## Activity
Only the lines below from the one containing "газа, воды, поступающей" to the one containing "под большой конус" should be repeated, both included and unchanged.
┄┄┄┄┄┄┄┄┄┄┄┄┄┄┄┄┄┄┄┄
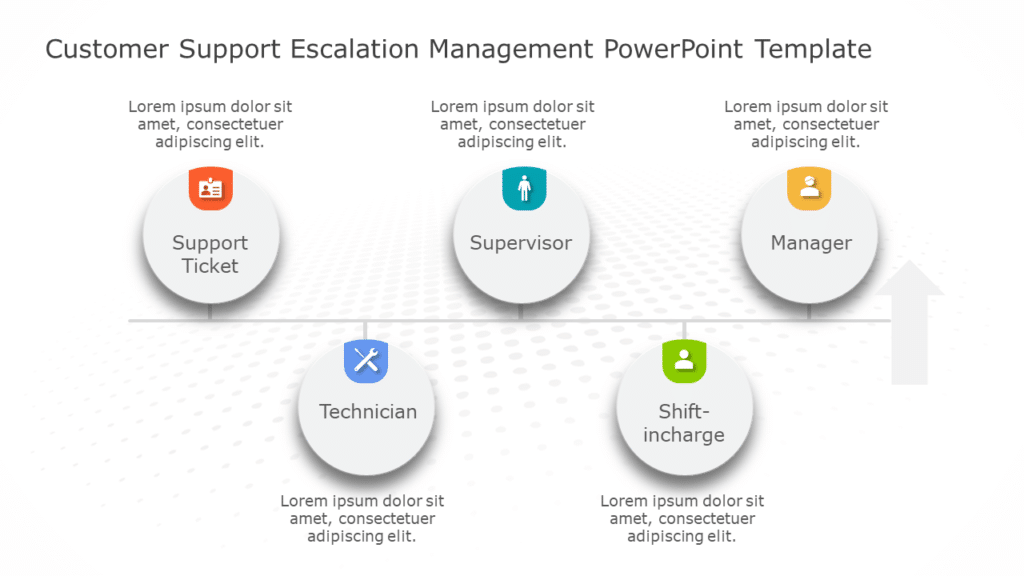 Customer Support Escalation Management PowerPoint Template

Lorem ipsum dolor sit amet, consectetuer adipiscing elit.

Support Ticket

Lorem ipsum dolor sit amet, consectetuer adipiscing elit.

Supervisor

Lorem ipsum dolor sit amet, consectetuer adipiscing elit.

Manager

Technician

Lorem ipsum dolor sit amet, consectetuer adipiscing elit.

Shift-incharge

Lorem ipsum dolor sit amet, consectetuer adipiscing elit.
┄┄┄┄┄┄┄┄┄┄┄┄┄┄┄┄┄┄┄┄
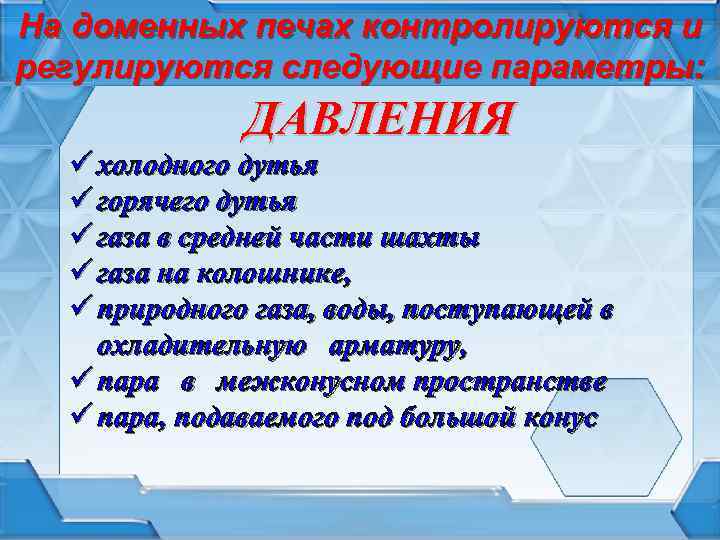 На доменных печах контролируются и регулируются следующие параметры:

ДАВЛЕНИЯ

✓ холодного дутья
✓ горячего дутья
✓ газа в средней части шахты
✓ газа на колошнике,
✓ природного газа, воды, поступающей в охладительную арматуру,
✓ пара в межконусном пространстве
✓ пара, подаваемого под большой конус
┄┄┄┄┄┄┄┄┄┄┄┄┄┄┄┄┄┄┄┄
## Exercise result
✓ природного газа, воды, поступающей в охладительную арматуру,
✓ пара в межконусном пространстве
✓ пара, подаваемого под большой конус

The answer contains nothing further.